A fourth day of protests against police brutality kept New York City on edge Sunday, as thousands of people marched and many protesters and officers tried to keep the peace after days of unrest that left police cars burned and hundreds of people under arrest.
Earlier in the day, Mayor Bill de Blasio had rejected the idea of a curfew, like those adopted in other major U.S. cities.
The Democrat credited police for “tremendous restraint," but appointed two city officials to review incidents caught on video, including an officer ripping a man's mask off to spray his face with a chemical and two police cruisers lurching into a crowd of demonstrators in Brooklyn.
“We all better get back to the humanity here,” de Blasio said. “The protesters are human beings. They need to be treated with tremendous respect. The police officers are human beings. They need to be treated with tremendous respect.”
Since the protests began days ago, at least 790 people have been arrested, 33 officers have been injured and 27 police vehicles have been damaged or destroyed, police said. There were no major injuries reported.
The mayor's daughter, Chiara de Blasio, 25, was among those arrested Saturday night, according to a law enforcement official who spoke on condition of anonymity because of the sensitivity of the matter.
The arrest report, obtained by the New York Post, said she refused to leave a Manhattan street cleared by officers because people were throwing things. Chiara de Blasio, who is black, was later given a court summons and released.
- World alarmed by violence in U.S.; thousands march in London, Toronto and Berlin
- Trump says he will designate Antifa as a terror organization after blaming group for violence
- 'I can't stand by and watch': American Jewish activists take to the streets following killing of George Floyd
The mayor, who is white, didn't mention the arrest at his press briefing Sunday. City Hall spokespeople didn’t immediately comment.
Demonstrators paraded through multiple neighborhoods, chanting, kneeling in the street, and falling silent for a minute in front of the neon-adorned NYPD station in Times Square in honor of people killed by police.
Through most of the day, in most of the city, a tense truce held, with officers keeping their distance and occasionally dropping to a knee in a gesture of respect.
But after dark, there were ugly confrontations. Demonstrators in downtown Brooklyn and parts of Manhattan pelted officers with objects and set fires. Officers charged into crowds to clear streets, sending people sprawling and battering bystanders who couldn't get out of the way.
Early Monday morning in Manhattan's Soho neighborhood, mobs of people rampaged down the sidewalks, smashing into numerous luxury shops to steal merchandise. Hundreds of people marauded through the area, breaking into Rolex, Chanel and Prada boutiques as well as clothing and electronics stores.
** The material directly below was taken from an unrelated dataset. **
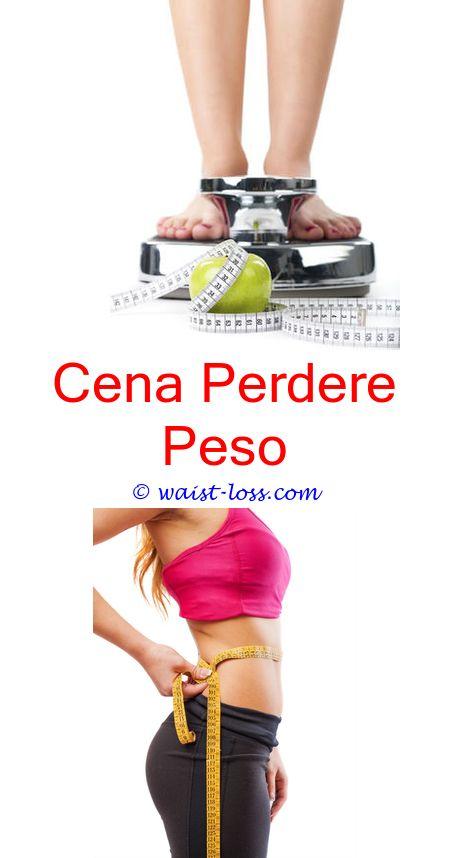 come perdere peso con pesi e cardio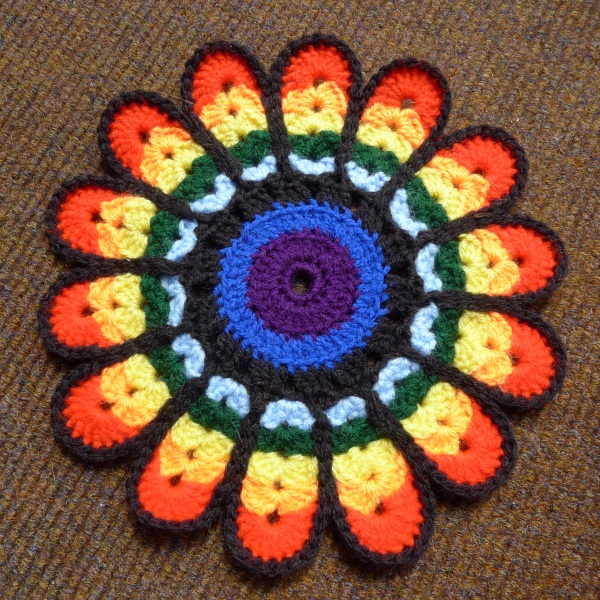 0276-crochetmat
One person was shot amid the chaos and was being treated in an ambulance.
Small fires burned in the streets, which were covered with glass and garbage. Police appeared overwhelmed and incapable of stopping the destruction.
Demonstrators marched throughout the city. At a plaza in downtown Brooklyn, hundreds chanted “No justice, no peace," outside the Barclays Center, where the NBA’s Nets play.
Marchers chanted “Hands up, don't shoot” — a rallying cry that originated from the August 2014 shooting of Michael Brown in Ferguson, Missouri — during a separate, peaceful rally in Queens. In Manhattan, hundreds of people knelt on Fifth Avenue.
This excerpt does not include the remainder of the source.